TPA works by dissolving blood clots. That helps to restore blood flow to the brain after a stroke, potentially preventing additional brain cells from dying. tPA is only recommended if it can be given within 3 hours of a stroke; otherwise, doctors deem that the drug will do more harm than good, causing hemorrhages in the brain.
One clue to why tPA can cause bleeding came several years ago. Vascular biologist Daniel Lawrence of the University of Michigan, Ann Arbor, found that in mice the drug appeared to damage the blood-brain barrier, a membrane that protects brain cells from toxins in the rest of the body. Soon after, in an entirely separate study, molecular biologist Ulf Eriksson and colleagues at the Karolinska University Hospital in Stockholm, Sweden, found a new target of tPA: a molecule called platelet-derived growth factor-CC (PDGF-CC), which helps drive blood vessel formation. Why this might matter wasn't clear at the time, however, and it did not seem connected to tPA's clot-busting power. But drugs often have more than one molecular target, including targets not relevant to the diseases they're designed to treat.
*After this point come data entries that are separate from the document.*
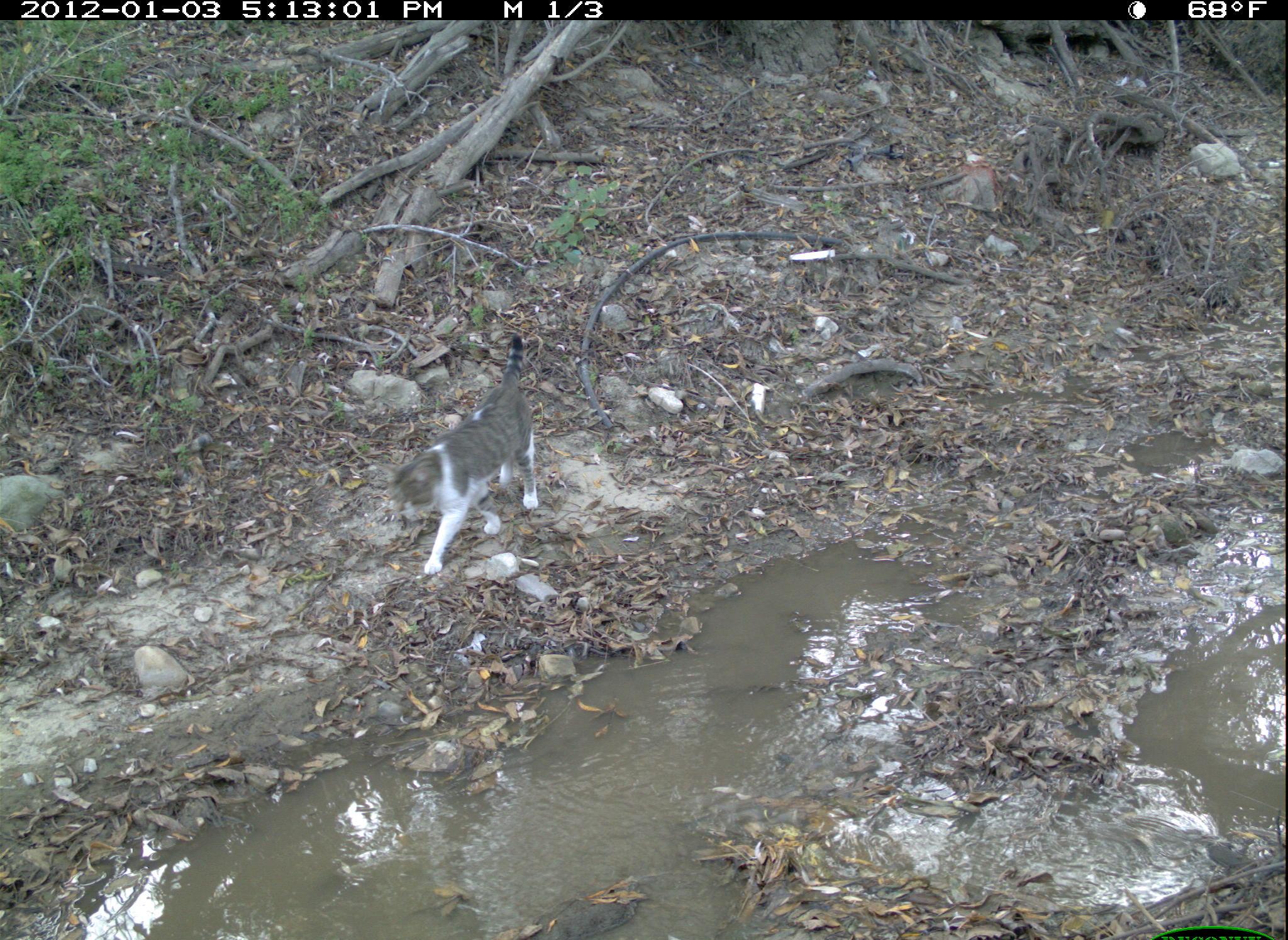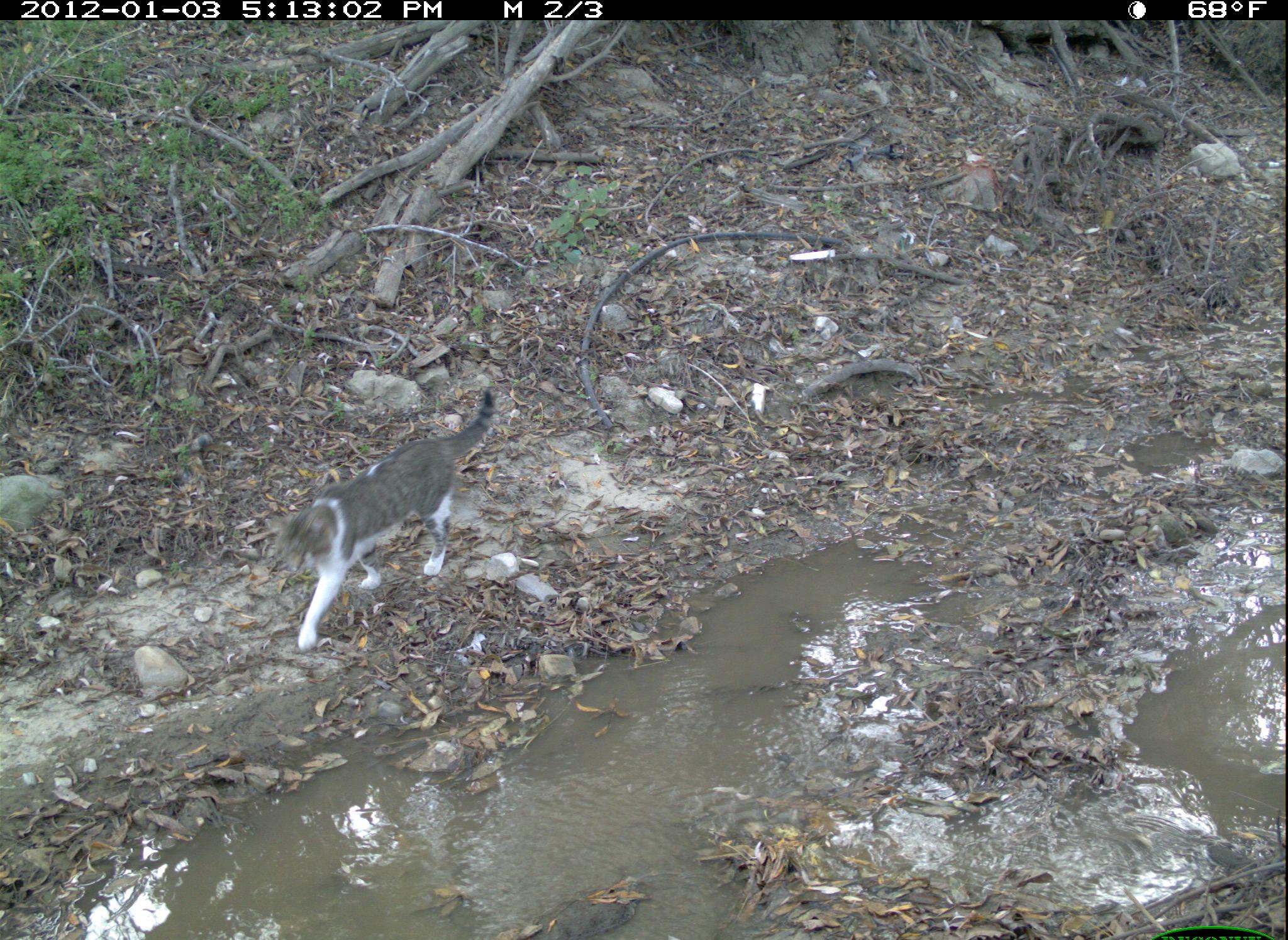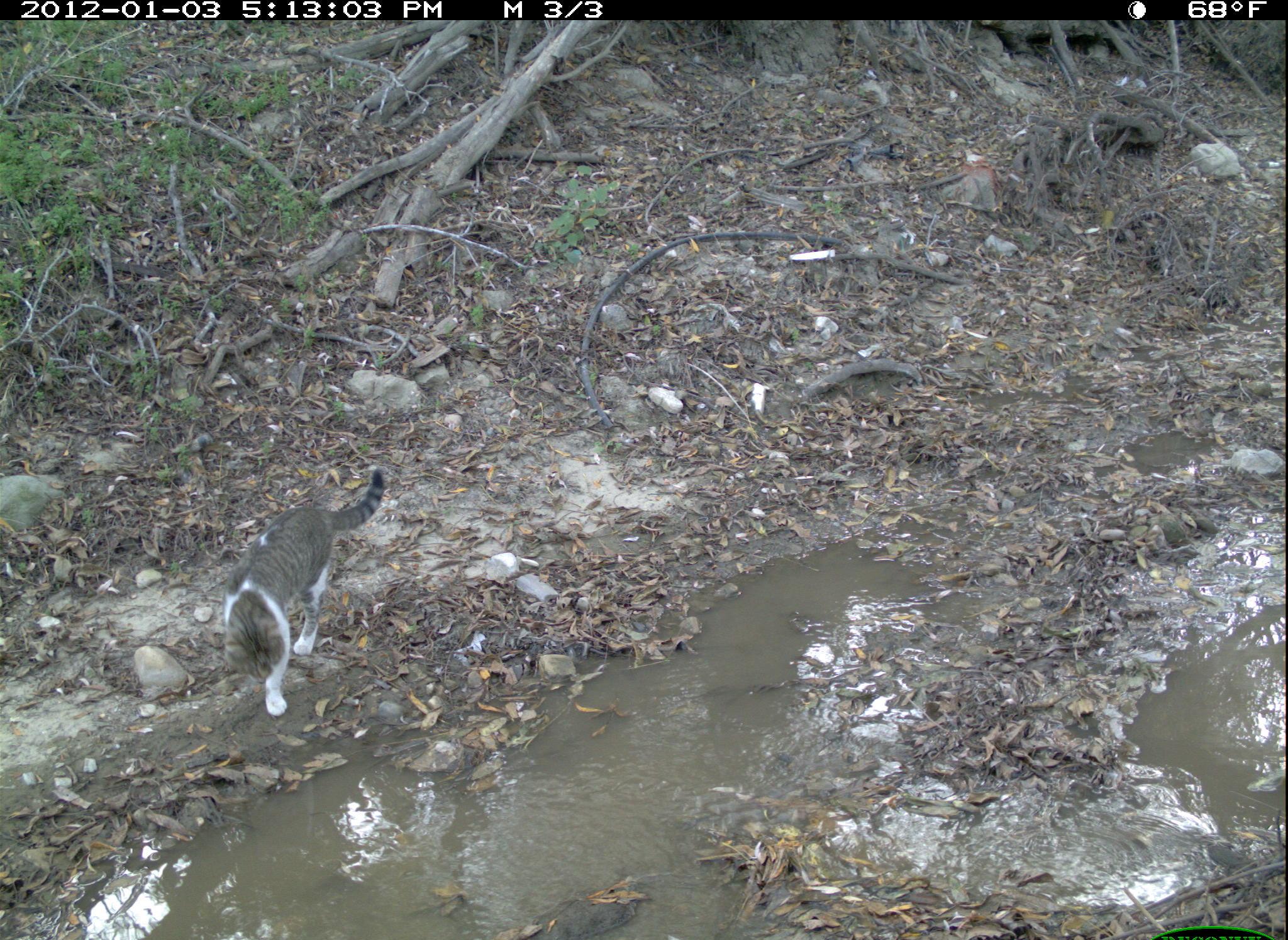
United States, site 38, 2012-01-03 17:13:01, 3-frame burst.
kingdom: Animalia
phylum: Chordata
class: Mammalia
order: Carnivora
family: Felidae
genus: Felis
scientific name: Felis catus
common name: cat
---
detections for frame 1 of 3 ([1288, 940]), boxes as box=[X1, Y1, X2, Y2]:
cat: box=[393, 330, 580, 572]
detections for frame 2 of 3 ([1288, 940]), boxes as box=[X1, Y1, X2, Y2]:
cat: box=[251, 383, 509, 662]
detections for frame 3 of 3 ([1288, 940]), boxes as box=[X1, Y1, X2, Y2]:
cat: box=[211, 461, 402, 730]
In the new study, Lawrence and Eriksson teamed up and put the pieces together. They considered whether the role of PDGF-CC might help explain not tPA's benefits, but its harms--namely its risk of uncontrolled bleeding. They began by trying to better understand the function of PDGF-CC by giving it to healthy mice. The molecule made the mice's blood-brain barrier more permeable, just as tPA did. The researchers suspected that tPA's deleterious effect on the blood-brain barrier occurs because the drug happens to activate PDGF-CC, which also weakens the blood-brain barrier.
As it turns out, there's a drug on the market that neutralizes platelet-derived growth factors: Gleevec, which was designed to treat chronic myelogenous leukemia. To find out whether Gleevec would block PDGF-CC and minimize bleeding from tPA caused by damage to the blood-brain barrier, the team induced strokes in mice and gave some animals Gleevec. Five hours after the stroke--outside the recommended window--all animals were given tPA. Gleevec didn't eliminate the harmful bleeding, but it substantially reduced it: Those who received Gleevec had 50% less blood in their brain than those that got tPA alone, the team reports online this week in Nature Medicine.
Stuart Lipton, a neurologist and director of the Del E. Webb Neuroscience, Aging and Stem Cell Research Center in San Diego, California, says the study is "convincing" and sheds light on the bleeding associated with tPA. Eriksson and others in Stockholm are preparing to launch a clinical trial to test whether Gleevec given to a person suffering from a stroke might extend the window for supplying tPA. "We want to know very quickly if this translates into people," says Lawrence.